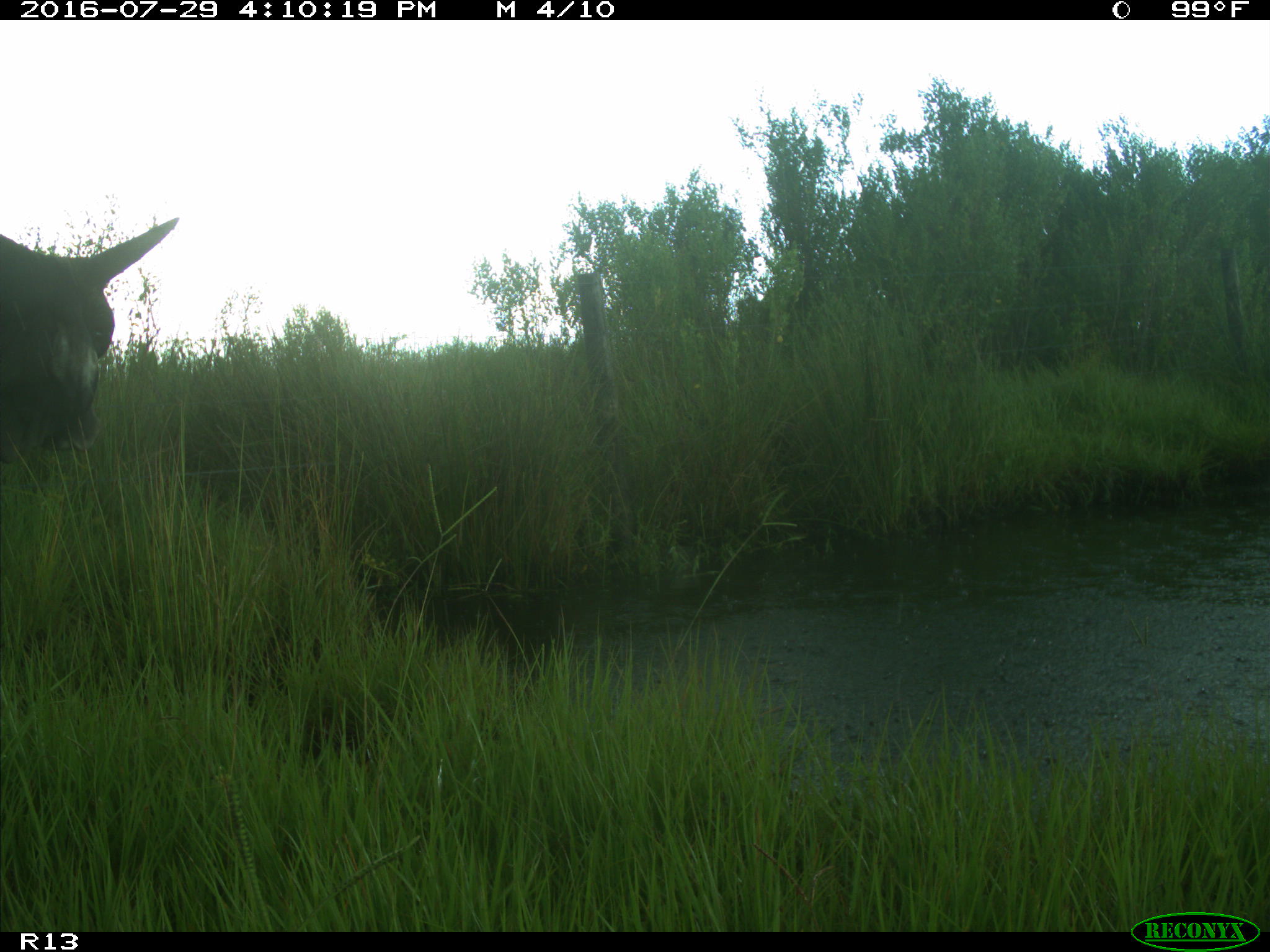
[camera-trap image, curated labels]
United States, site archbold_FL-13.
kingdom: Animalia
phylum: Chordata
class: Mammalia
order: Artiodactyla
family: Bovidae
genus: Bos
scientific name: Bos taurus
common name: domestic cow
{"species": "Bos taurus (domestic cow)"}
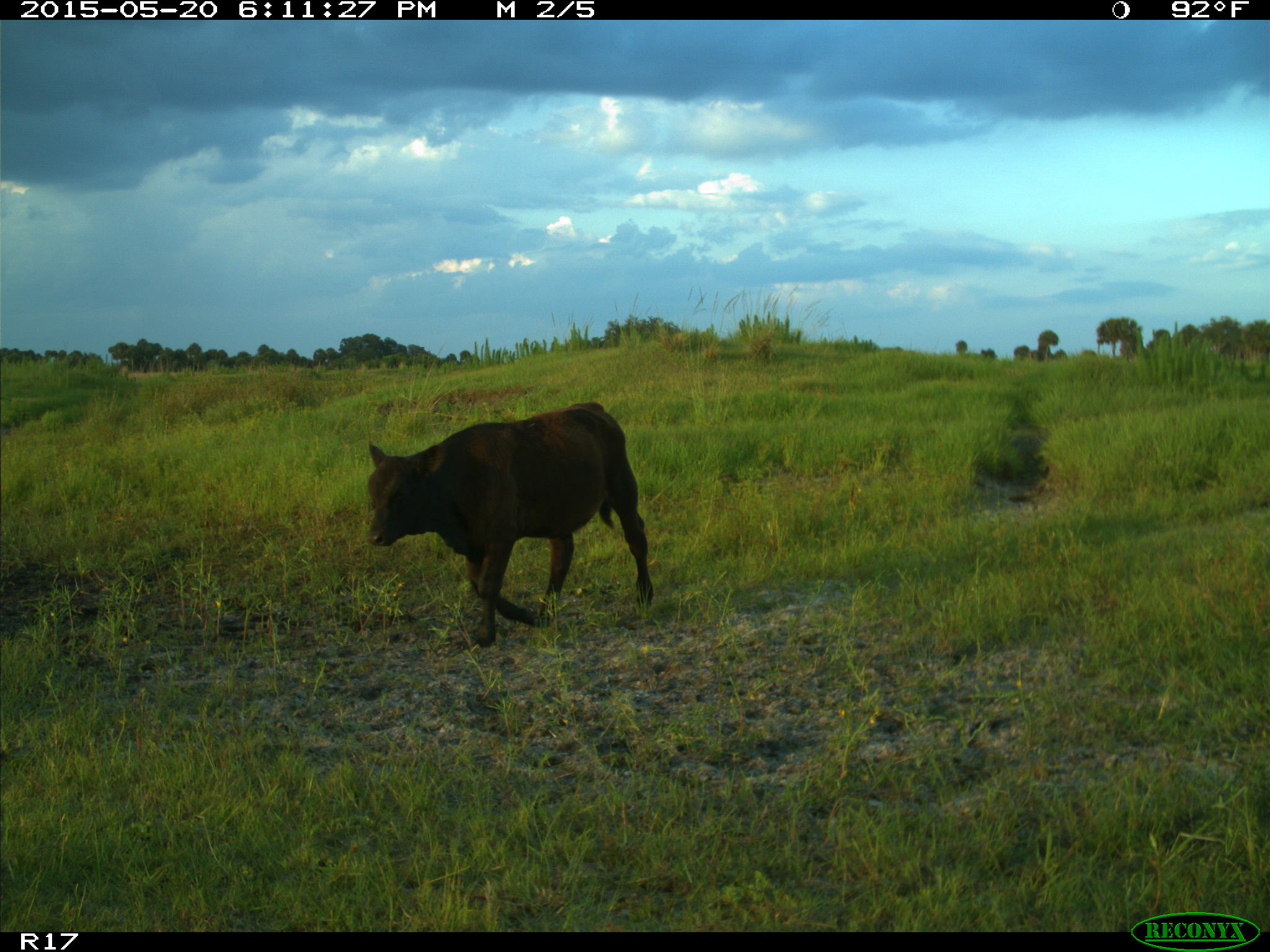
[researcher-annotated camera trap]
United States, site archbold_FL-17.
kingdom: Animalia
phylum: Chordata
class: Mammalia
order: Artiodactyla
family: Bovidae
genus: Bos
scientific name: Bos taurus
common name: domestic cow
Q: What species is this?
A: Bos taurus (domestic cow).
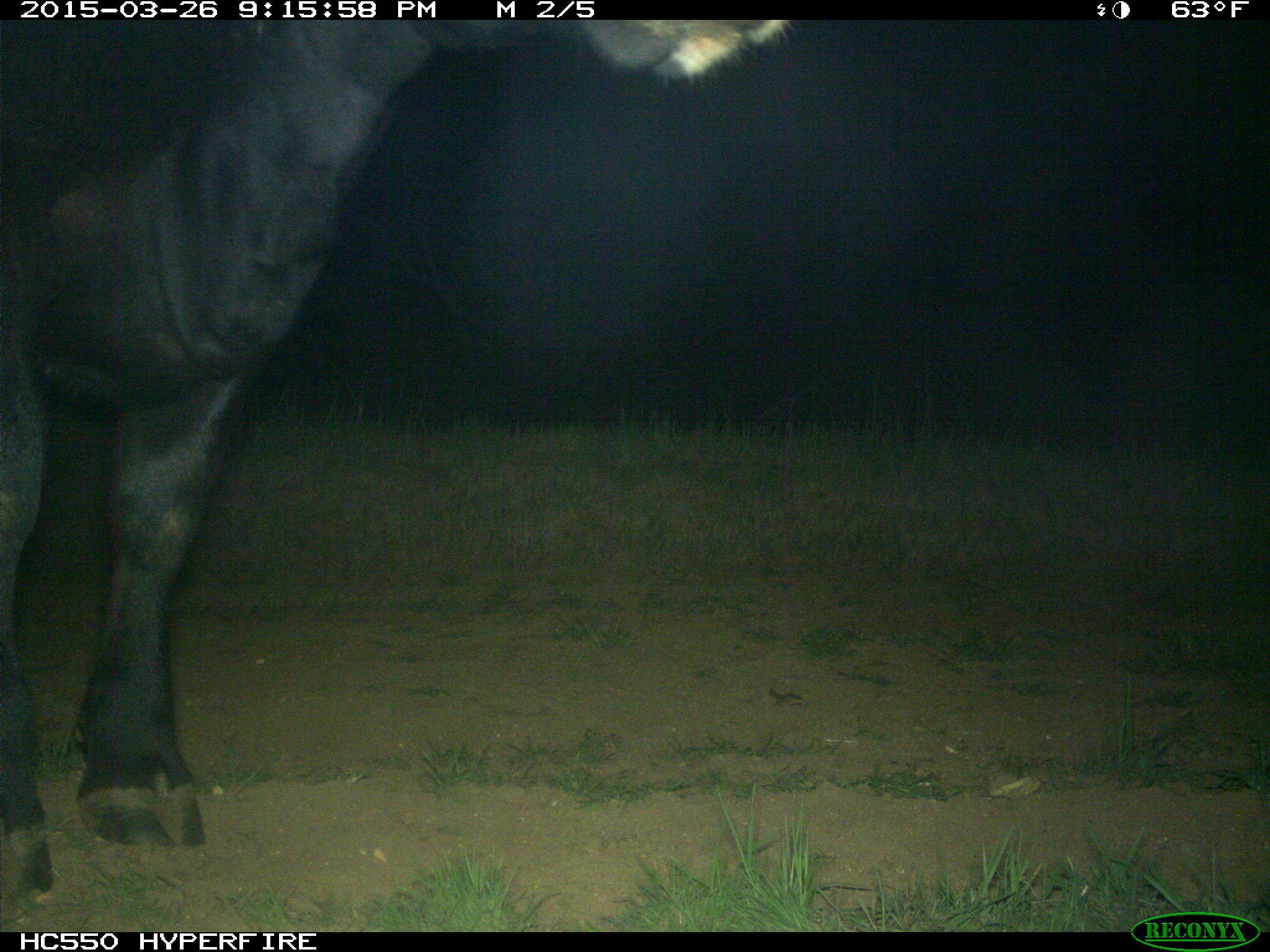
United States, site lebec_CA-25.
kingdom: Animalia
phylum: Chordata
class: Mammalia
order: Artiodactyla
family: Bovidae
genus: Bos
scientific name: Bos taurus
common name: domestic cow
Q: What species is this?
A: Bos taurus (domestic cow).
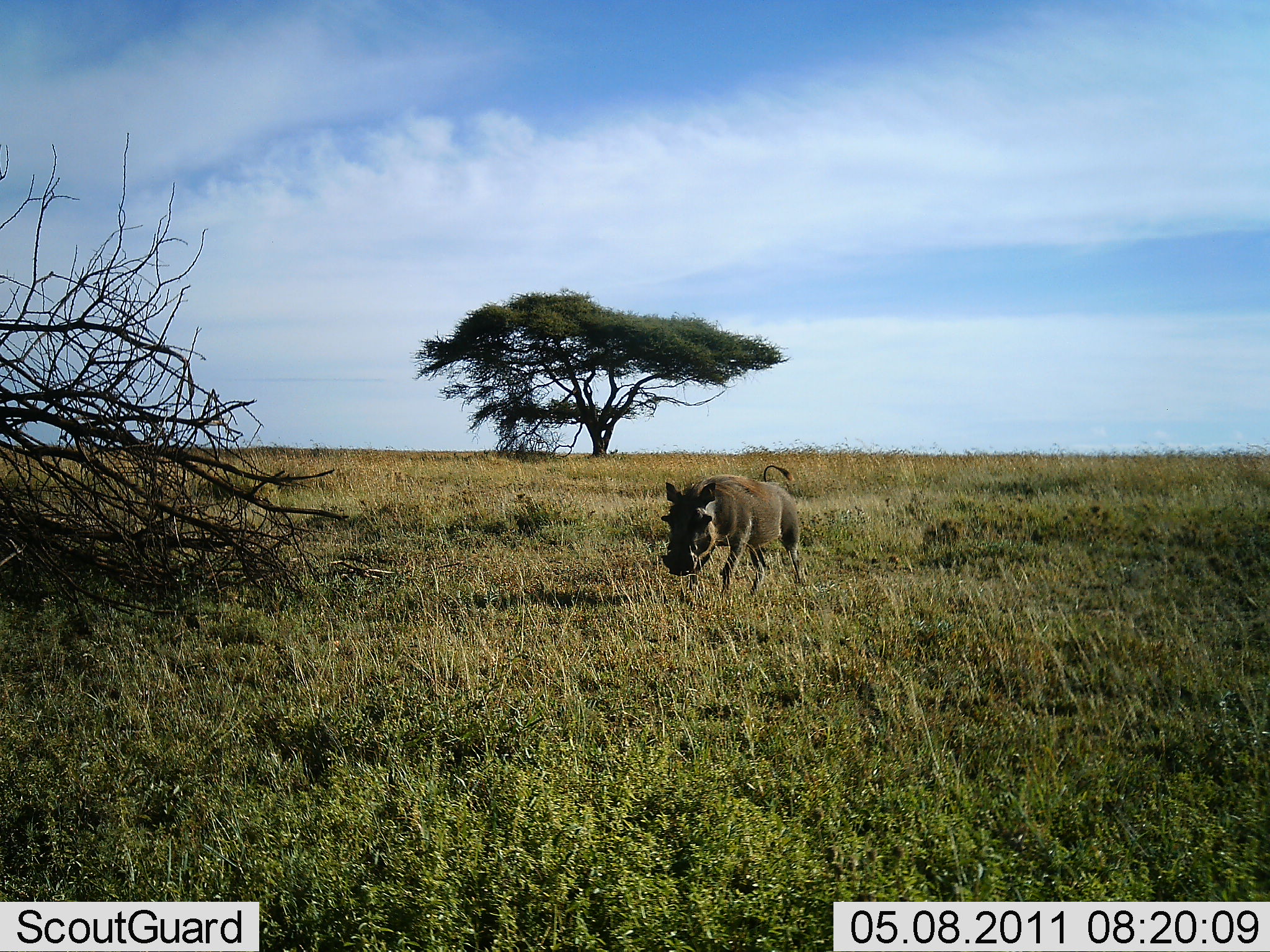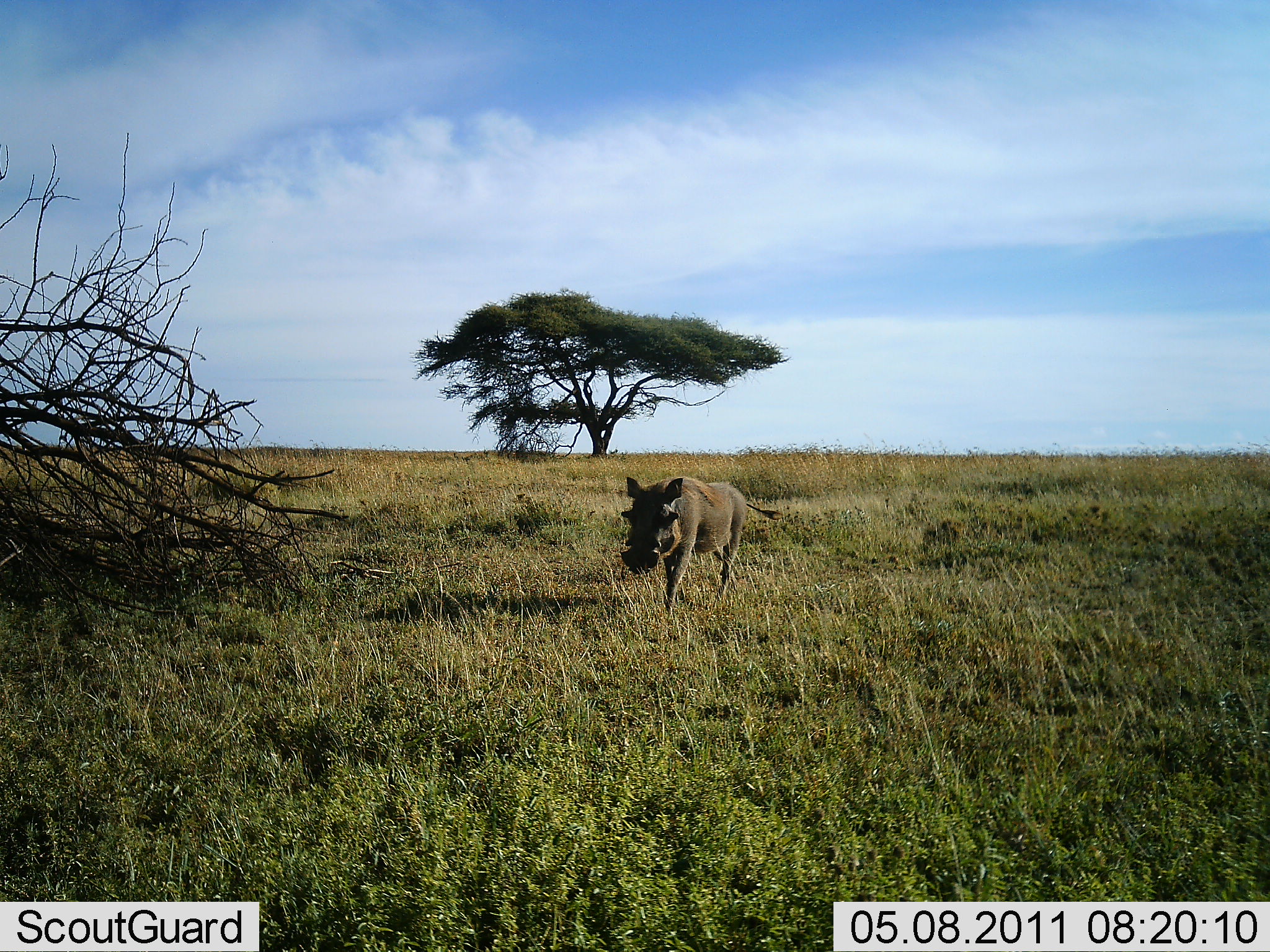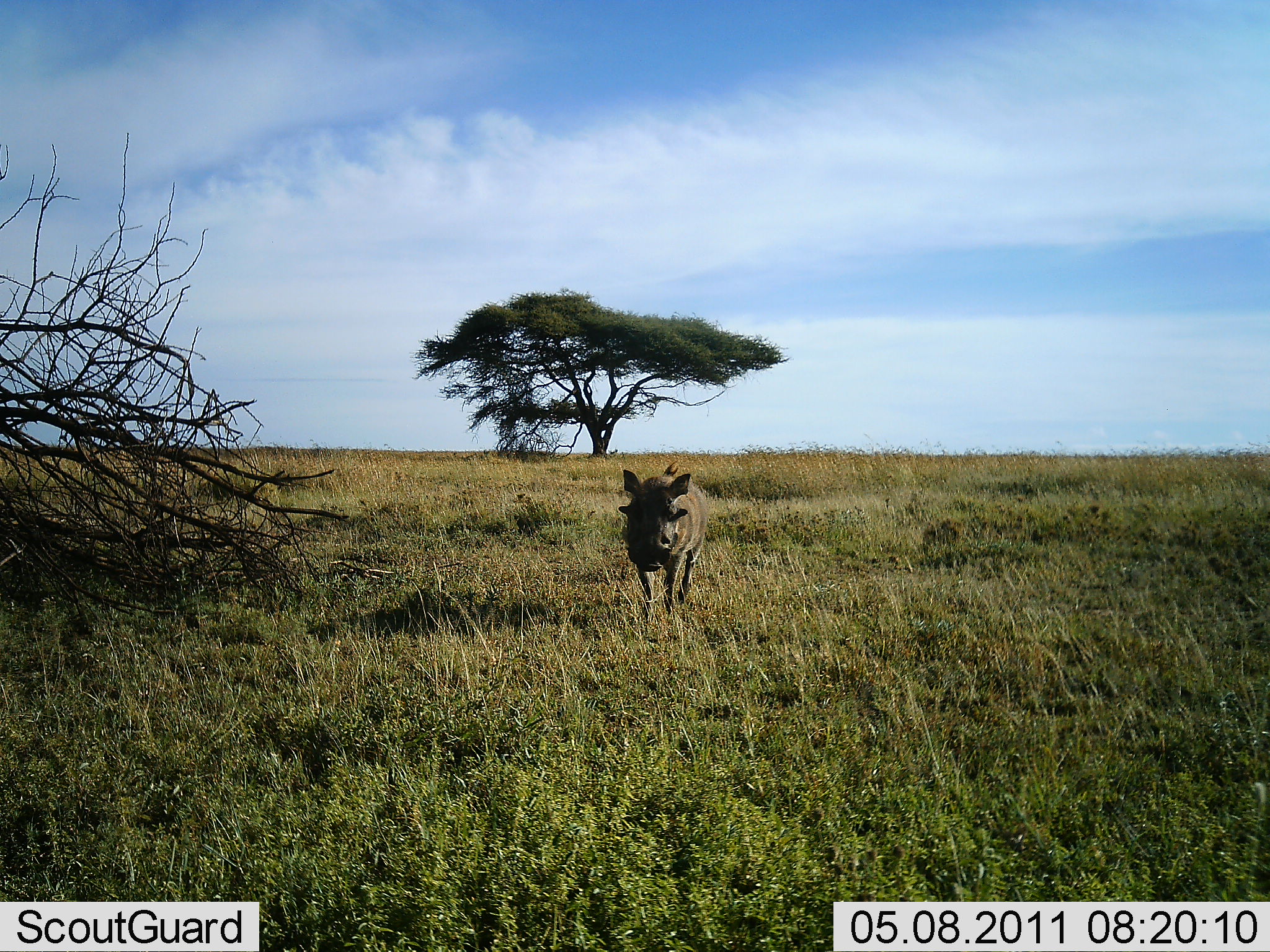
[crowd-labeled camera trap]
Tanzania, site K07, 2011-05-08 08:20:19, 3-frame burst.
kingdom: Animalia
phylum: Chordata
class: Mammalia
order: Artiodactyla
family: Suidae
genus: Phacochoerus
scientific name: Phacochoerus africanus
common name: warthog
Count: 1.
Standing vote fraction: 0%.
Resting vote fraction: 0%.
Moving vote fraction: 100%.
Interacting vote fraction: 0%.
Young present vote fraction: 0%.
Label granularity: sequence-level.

================

EXERCISE AIM -
In the listing above, find each line where "camera" occurs and copy it.

RESULT BELOW -
[camera-trap image, curated labels]
[researcher-annotated camera trap]
[crowd-labeled camera trap]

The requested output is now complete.